Although patients with SUDs have been traditionally excluded from antiviral therapy, our data challenges attitudes that they may not be able to complete or respond to antiviral therapy. There were no significant differences between the SUD + and SUD - groups in completion of 24 weeks of antiviral therapy for genotypes 2 and 3 (73.1%% vs. 68.0%), and in completion of 48 weeks of antiviral therapy for genotypes 1 and 4 (39.5% vs. 39.9%). Additionally, our results indicate that individuals with SUDs have similar ETRs and SVRs as those without SUDs.
To date, our study is the largest sample of HCV patients with co-morbid SUDs (n = 432) that describes completion rates of antiviral therapy. Our results suggest that individuals with a history of co-morbid SUD can successfully complete and respond to antiviral therapy. Furthermore, our results suggest that antiviral therapy is warranted for HCV patients with SUDs.
Historically, patients with HCV and co-morbid SUDs have been excluded from clinical trials. Consequently, IFN therapy completion and response rates for these patient groups are generally unknown. A recent national multi-center study designed to assess the role of alcohol use on HCV treatment outcomes found results similar to those presented in this paper. These investigators found that past alcohol use did not affect the ETR, SVR or discontinuation rates; however, recent alcohol use resulted in higher treatment discontinuation and lower SVR . Although not within the scope of this study, it is possible that patients with co-morbid SUD may need to be more carefully monitored during antiviral therapy in order to avoid adverse effects associated with substance abuse relapse. Future studies that utilize thorough medical record review or prospective design may be able to assess the effect of antiviral therapy on relapse relates as well as what factors may contribute to improved treatment completion and response rates (e.g., co-management by mental health or addiction specialists) among patients with co-morbid SUDs.
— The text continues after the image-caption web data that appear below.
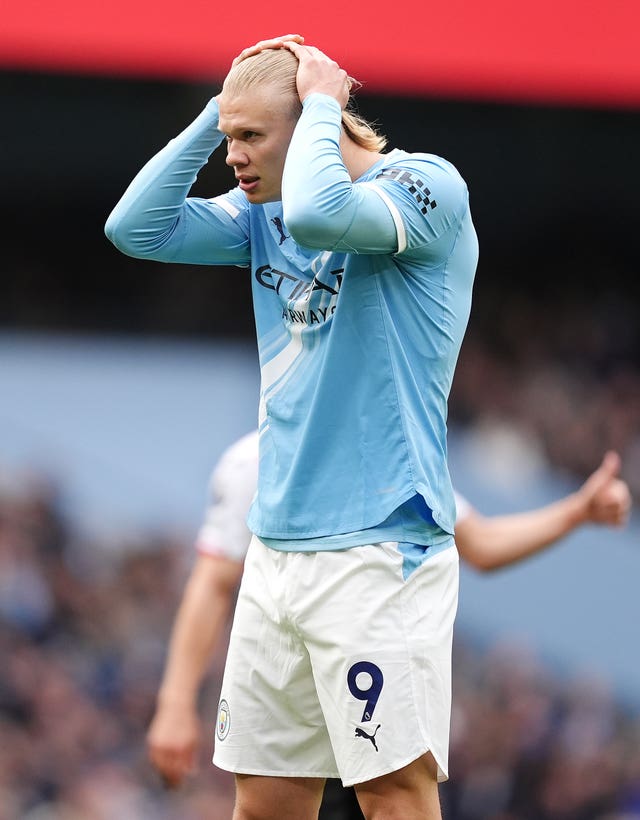 Manchester City’s Erling Haaland reacts to a missed chance against Brentford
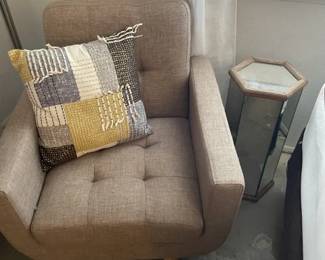 Occasional chair, decorative pillow, mirrored stand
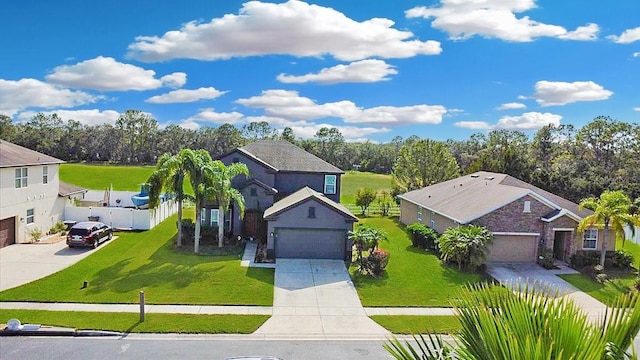 view of front of property featuring a garage and a front lawn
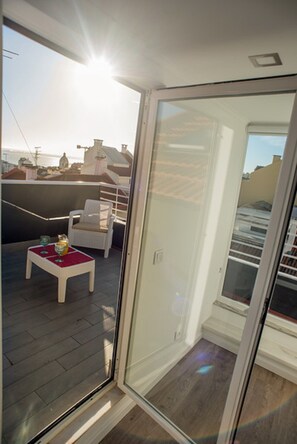 A balcony with a white chair and a small table, a glass door, and a view of buildings in the background.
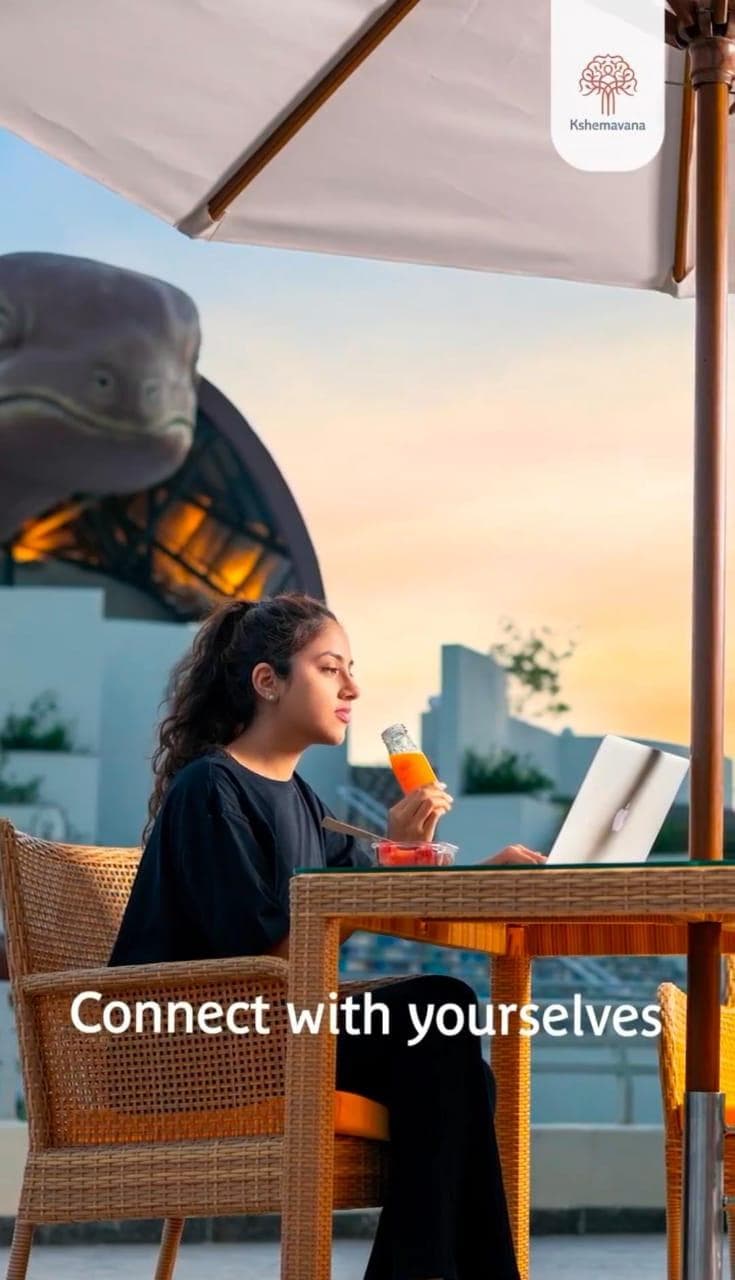 Lifestyle video still: a woman working at a terrace table, captioned Connect with yourselves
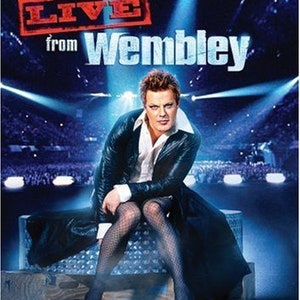 Peut inclure: Un comédien portant une veste en cuir noire et des bas résille noirs se produit en direct sur scène. La scène est éclairée par des projecteurs et l'arrière-plan est une grande foule de personnes. Le texte "LIVE from Wembley" est affiché au-dessus du comédien.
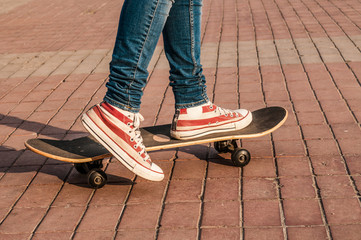 Skateboarder legs riding skateboard at street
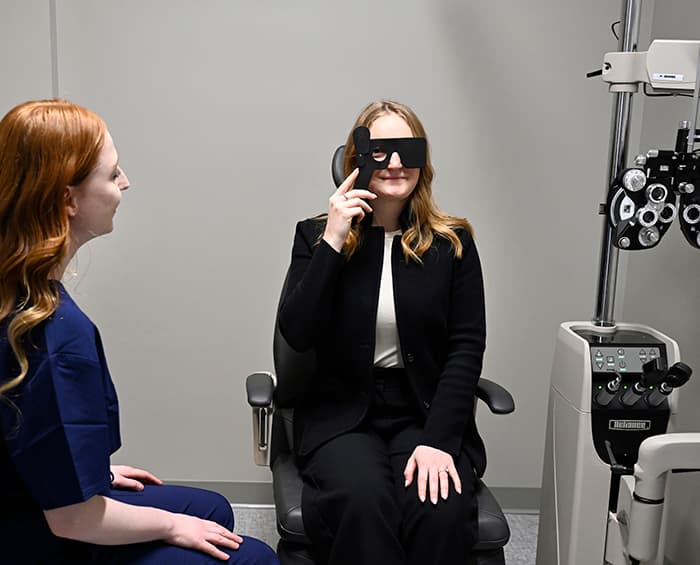 female looking over the selection of glasses at Detroit Mercy Eye Institute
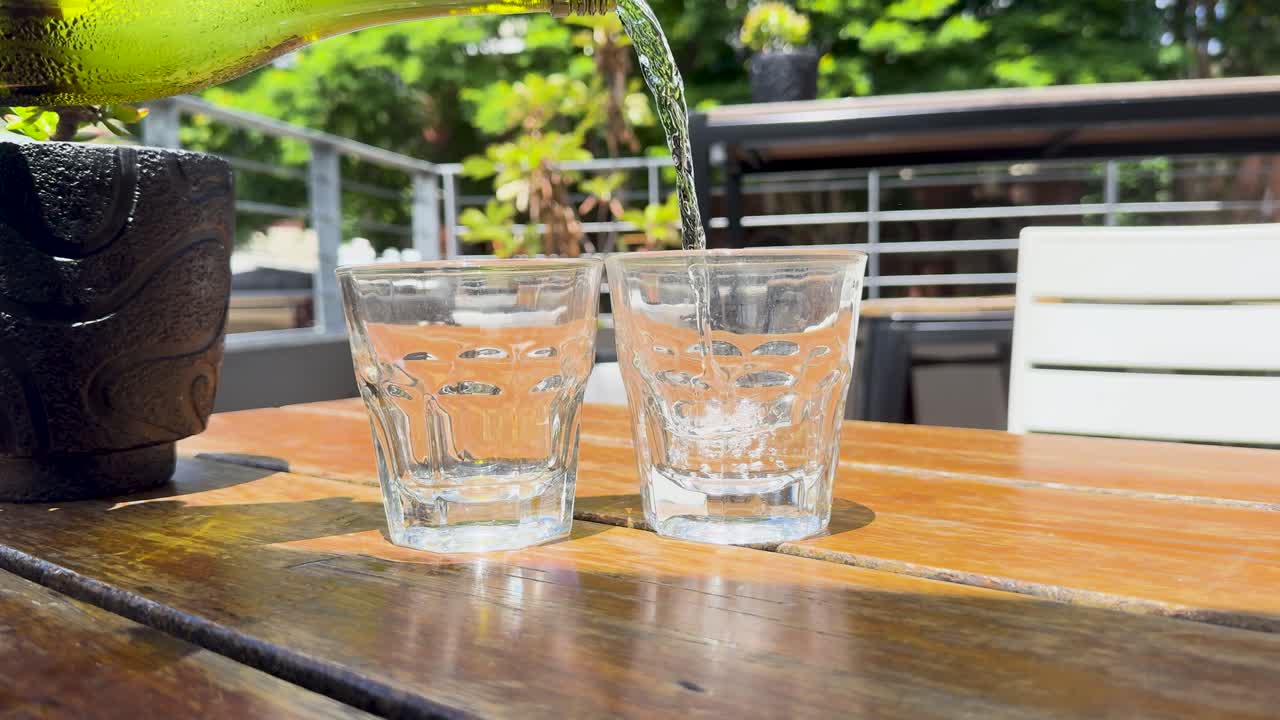 A bottle pours water into glasses on a sunlit outdoor table, creating a refreshing scene with vibrant greenery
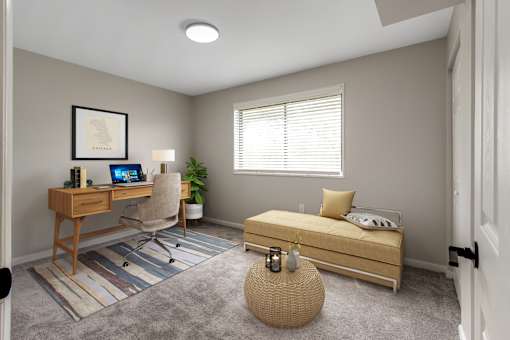 A bedroom with a bed, desk, chair, and window.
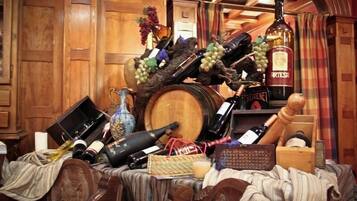 Une pièce encombrée, meublée de meubles en bois, avec une grande barrique à vin et diverses bouteilles de vin.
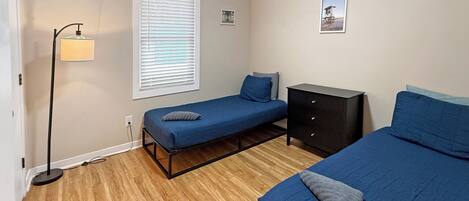 A bedroom with two beds, a nightstand, a lamp, and a window with blinds.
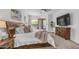 Comfortable main bedroom featuring a king-size bed, dresser, and access to a private patio at 4119 S Las Villa Way, Gold Canyon, AZ 85118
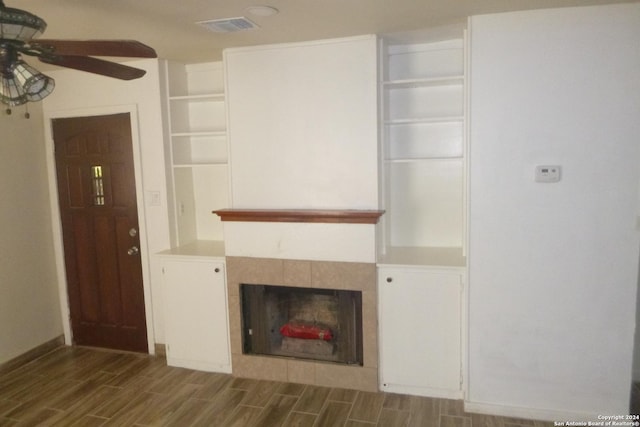 unfurnished living room with ceiling fan, a fireplace, and wood-type flooring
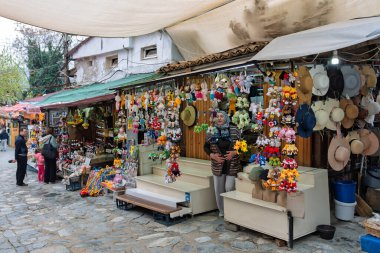 Selcuk, Türkiye - 3 Nisan 2025: Sirince Köyü 'ndeki hareketli sokak pazarı, renkli örülü anahtarlıklar ve hasır şapkalarla dolu bir tezgahta bir satıcı yer alıyor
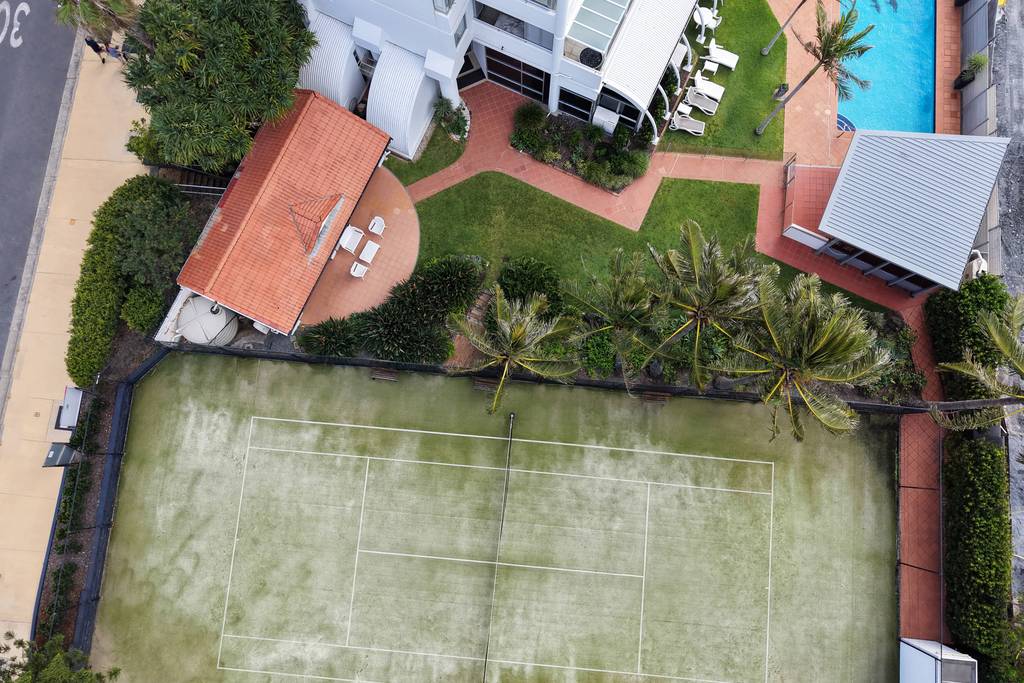 Pool and tennis court with landscaped grounds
Several factors limited the scope and generalizeability of our study. First, results are based on a retrospective review of an electronic medical record database; thus, it is unclear to what extent missing variables, inconsistencies in clinical reporting, or data entry/extraction errors may have affected results. For example, genotypes were unavailable for some patients, and the database lacked accessible ETR and SVR information for many cases. Missing genotype, ETR, and SVR data likely reflect our inability to extract this information from the electronic record when clinicians recorded this information in progress notes rather than in pre-defined database fields. Therefore, a missing ETR or SVR in the laboratory database did not necessarily indicate that a patient was lost to follow-up or that they did not respond. For this reason, response rates were calculated based only on those patients whose genotype, ETR, and SVR were available by database and may be an underestimate of the actual number of patients who achieved ETR or SVR. However, since the methodology and database limitations were equivalent across groups, our conclusion that response rates did not significantly differ between groups, likely remains valid.
Another limitation is the SUD diagnosis. Patients were categorized as having a history of SUD based on inclusion of this diagnosis in their medical records, but the accuracy of these diagnoses could not be confirmed by database. VISN 20 requires and reminds clinicians to complete only a brief substance abuse screening questionnaire with all patients annually, and it is likely that many patients with SUDs remain undiagnosed. It is possible that clinicians varied in their application of diagnostic criteria for SUDs in the electronic medical records. Yet another limitation is the electronic database extraction design, which did not allow us to determine why patients may have discontinued antiviral therapy. It is therefore unclear to what extent important variables (e.g., patient noncompliance, side effects or relapse) contributed to discontinuation or non-response. Finally, our veteran sample is primarily Caucasian, middle-aged, and male. Future studies could explore to what extent such demographic variables affect completion and response rates in patients with SUDs.